By understanding the factors behind HRQoL impairments, the treatment may be individualized and directed against these “Culprit” factors. For example, identifying that maladaptive illness perception is the major factor of HRQoL impairment in a patient with IBS would direct the clinician towards psycho-behavioral management (e.g. cognitive behavioral therapy) to correct his maladaptive illness perception rather than isolated GI symptom management (76).
HRQoL may be used as a holistic research outcome assessment tool for IBS research. Many IBS HRQoL instruments have been validated and shown to correspond with symptom improvement (20). However, investigators should be cognizant of the factors that confound HRQoL such as co-morbidities and mood disorders.

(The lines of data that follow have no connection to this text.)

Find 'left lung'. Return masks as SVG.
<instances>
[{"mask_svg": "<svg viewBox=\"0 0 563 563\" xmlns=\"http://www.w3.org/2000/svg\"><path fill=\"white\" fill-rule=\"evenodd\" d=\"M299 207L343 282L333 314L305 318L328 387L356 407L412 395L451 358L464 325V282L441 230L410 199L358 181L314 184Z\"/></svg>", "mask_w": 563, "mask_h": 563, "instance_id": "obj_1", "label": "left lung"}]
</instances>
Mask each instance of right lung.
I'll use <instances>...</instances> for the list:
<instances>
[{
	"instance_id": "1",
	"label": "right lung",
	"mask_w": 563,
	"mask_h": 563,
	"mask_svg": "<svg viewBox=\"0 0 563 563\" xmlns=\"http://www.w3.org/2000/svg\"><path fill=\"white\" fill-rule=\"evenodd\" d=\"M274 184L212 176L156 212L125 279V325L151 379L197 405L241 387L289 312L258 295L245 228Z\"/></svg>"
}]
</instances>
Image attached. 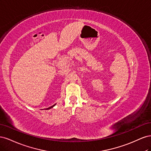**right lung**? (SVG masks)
<instances>
[{
  "label": "right lung",
  "mask_w": 151,
  "mask_h": 151,
  "mask_svg": "<svg viewBox=\"0 0 151 151\" xmlns=\"http://www.w3.org/2000/svg\"><path fill=\"white\" fill-rule=\"evenodd\" d=\"M56 104H55L54 105H53V106H50V107H49V108H47V109H46V110H47V109H51L52 108H53L54 106H55V105Z\"/></svg>",
  "instance_id": "right-lung-1"
}]
</instances>
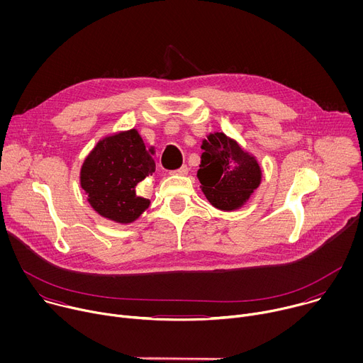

A limitation of this review was that it was not performed as a systematic review, and hence abstracts may be excluded, resulting in the potential of missing relevant information. We attempted to overcome this by performing extensive searches for all relevant published papers. Another limitation was the nature of literature in patients with IBS, as most data are retrospective and compare patients to historical controls seen at different institutions. Future studies are needed to prospectively compare such patients to validate these data.
4. Conclusions
Patients with IBS experience significant HRQoL impairment of a magnitude comparable to other serious organic chronic diseases. These data, combined with the prevalence of IBS in the general population, emphasize the magnitude of humanistic and economic cost of IBS. Clinicians need to appreciate and address the different factors that cause HRQoL impairments to treat patients holistically. HRQoL measures such as IBS-QOL are important research outcomes in evaluating the severity of a patient’s illness and their response to treatment.